Among the entries that follow, the required portion opens with the line containing "Willow cloche protecting" and closes with the line containing "Human Skull Anatomy Poster 24 X 36". Give that portion again exactly, and nothing else.

Records supplied »
----

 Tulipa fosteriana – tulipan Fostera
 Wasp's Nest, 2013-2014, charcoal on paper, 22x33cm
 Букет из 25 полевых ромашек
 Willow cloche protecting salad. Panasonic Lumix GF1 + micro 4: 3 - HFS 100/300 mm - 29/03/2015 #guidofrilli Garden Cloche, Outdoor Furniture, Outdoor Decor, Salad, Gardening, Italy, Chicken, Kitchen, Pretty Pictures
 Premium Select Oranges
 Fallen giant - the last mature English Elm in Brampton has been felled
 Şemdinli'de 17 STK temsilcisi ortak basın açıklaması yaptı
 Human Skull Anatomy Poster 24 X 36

----

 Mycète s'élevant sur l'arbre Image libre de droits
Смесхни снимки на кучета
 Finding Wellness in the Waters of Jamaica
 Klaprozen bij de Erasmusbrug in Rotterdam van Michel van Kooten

----

Your response »
 Willow cloche protecting salad. Panasonic Lumix GF1 + micro 4: 3 - HFS 100/300 mm - 29/03/2015 #guidofrilli Garden Cloche, Outdoor Furniture, Outdoor Decor, Salad, Gardening, Italy, Chicken, Kitchen, Pretty Pictures
 Premium Select Oranges
 Fallen giant - the last mature English Elm in Brampton has been felled
 Şemdinli'de 17 STK temsilcisi ortak basın açıklaması yaptı
 Human Skull Anatomy Poster 24 X 36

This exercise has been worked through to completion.